▸ **Task description**:
From the line with "kingdom: Animalia" through the final line below, restate each line word for word and return nothing else.

%%

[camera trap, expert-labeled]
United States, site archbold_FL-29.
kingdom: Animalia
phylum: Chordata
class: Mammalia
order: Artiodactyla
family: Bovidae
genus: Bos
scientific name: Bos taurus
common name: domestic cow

%%

▸ **Answer to this exercise**:
kingdom: Animalia
phylum: Chordata
class: Mammalia
order: Artiodactyla
family: Bovidae
genus: Bos
scientific name: Bos taurus
common name: domestic cow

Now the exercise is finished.